Data supplied:
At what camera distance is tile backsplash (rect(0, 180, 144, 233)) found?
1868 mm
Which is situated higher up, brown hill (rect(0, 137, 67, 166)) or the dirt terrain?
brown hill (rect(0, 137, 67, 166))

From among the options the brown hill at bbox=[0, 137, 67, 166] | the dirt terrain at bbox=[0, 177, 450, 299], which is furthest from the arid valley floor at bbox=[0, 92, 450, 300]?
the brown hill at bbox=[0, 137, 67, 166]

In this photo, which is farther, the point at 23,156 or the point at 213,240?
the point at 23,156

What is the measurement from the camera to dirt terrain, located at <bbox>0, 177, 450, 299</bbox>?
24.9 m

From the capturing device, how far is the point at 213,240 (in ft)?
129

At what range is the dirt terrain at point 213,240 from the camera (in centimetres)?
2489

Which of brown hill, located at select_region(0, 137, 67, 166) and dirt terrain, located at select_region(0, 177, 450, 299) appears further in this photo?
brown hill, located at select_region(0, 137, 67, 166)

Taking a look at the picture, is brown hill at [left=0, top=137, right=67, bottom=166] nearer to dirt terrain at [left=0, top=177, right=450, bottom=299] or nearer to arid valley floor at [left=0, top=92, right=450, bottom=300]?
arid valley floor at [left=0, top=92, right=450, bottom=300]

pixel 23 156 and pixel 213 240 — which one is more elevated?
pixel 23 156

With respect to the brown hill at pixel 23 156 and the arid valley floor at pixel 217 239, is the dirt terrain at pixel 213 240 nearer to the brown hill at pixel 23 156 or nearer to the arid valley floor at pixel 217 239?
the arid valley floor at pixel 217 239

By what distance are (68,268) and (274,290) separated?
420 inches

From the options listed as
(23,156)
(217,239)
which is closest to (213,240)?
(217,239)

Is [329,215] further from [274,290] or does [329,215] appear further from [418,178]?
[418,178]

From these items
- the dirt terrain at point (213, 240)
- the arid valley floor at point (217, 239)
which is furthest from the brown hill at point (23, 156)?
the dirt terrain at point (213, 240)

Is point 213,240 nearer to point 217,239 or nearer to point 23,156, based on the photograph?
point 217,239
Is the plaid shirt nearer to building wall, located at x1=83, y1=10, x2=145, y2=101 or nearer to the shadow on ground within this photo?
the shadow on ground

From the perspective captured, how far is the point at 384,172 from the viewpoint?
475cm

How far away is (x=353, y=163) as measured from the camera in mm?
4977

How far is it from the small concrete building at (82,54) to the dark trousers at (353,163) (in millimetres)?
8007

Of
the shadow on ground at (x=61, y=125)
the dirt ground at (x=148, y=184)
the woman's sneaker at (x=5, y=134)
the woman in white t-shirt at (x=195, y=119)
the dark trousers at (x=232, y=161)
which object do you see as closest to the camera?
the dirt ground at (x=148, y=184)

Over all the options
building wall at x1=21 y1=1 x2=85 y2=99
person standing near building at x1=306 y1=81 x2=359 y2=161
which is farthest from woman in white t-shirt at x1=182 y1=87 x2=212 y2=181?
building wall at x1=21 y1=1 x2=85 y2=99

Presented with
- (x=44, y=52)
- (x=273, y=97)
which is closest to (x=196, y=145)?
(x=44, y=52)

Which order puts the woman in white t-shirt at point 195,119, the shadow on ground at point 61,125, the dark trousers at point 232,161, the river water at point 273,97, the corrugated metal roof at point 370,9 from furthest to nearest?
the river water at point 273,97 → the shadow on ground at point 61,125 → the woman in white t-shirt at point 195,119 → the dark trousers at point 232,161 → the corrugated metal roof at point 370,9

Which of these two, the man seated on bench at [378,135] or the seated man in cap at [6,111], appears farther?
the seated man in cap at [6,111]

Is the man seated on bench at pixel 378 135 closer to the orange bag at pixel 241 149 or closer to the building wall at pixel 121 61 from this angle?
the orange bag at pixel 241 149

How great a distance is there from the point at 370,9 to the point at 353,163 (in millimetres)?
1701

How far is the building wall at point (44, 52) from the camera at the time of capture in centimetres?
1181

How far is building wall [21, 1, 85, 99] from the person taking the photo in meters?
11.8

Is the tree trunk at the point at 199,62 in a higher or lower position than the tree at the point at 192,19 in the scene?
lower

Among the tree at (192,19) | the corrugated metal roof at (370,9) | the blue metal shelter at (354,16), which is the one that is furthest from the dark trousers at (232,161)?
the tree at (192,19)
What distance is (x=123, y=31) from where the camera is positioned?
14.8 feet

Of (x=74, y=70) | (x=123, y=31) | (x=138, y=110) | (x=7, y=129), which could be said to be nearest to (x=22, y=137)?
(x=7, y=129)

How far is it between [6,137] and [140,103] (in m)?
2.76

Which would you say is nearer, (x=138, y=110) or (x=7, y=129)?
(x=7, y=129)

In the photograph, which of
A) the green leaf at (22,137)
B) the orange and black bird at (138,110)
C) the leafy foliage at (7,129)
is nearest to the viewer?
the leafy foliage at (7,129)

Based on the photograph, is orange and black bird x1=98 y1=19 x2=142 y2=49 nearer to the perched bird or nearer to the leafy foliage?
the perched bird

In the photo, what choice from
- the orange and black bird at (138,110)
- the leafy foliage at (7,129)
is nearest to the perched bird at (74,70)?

Exercise goal: Set down, word for word, only the lines running from the line with "Which of these" to the last line of the listing above. Both of those lines belong in your answer.

Solution below:
Which of these two, the man seated on bench at [378,135] or the seated man in cap at [6,111], appears farther?
the seated man in cap at [6,111]

Is the man seated on bench at pixel 378 135 closer to the orange bag at pixel 241 149 or closer to the building wall at pixel 121 61 from this angle?
the orange bag at pixel 241 149

How great a distance is there from the point at 370,9 to the point at 353,163 (in millimetres)?
1701

How far is the building wall at point (44, 52) from the camera at the time of capture in centimetres?
1181

How far is building wall [21, 1, 85, 99] from the person taking the photo in meters?
11.8

Is the tree trunk at the point at 199,62 in a higher or lower position than the tree at the point at 192,19 in the scene?
lower

Among the tree at (192,19) | the corrugated metal roof at (370,9) | the blue metal shelter at (354,16), which is the one that is furthest from the dark trousers at (232,161)?
the tree at (192,19)
What distance is (x=123, y=31) from where the camera is positioned?
14.8 feet

Of (x=74, y=70) | (x=123, y=31) | (x=138, y=110) | (x=7, y=129), which could be said to be nearest to (x=22, y=137)?
(x=7, y=129)

How far is it between [6,137] and [140,103] (in m)?
2.76

Which would you say is nearer, (x=138, y=110) or (x=7, y=129)?
(x=7, y=129)

In the photograph, which of
A) the green leaf at (22,137)
B) the orange and black bird at (138,110)
C) the leafy foliage at (7,129)
is nearest to the viewer?
the leafy foliage at (7,129)

Based on the photograph, is orange and black bird x1=98 y1=19 x2=142 y2=49 nearer to the perched bird or nearer to the leafy foliage?
the perched bird

In the photo, what choice from
- the orange and black bird at (138,110)
- the leafy foliage at (7,129)
is nearest to the perched bird at (74,70)?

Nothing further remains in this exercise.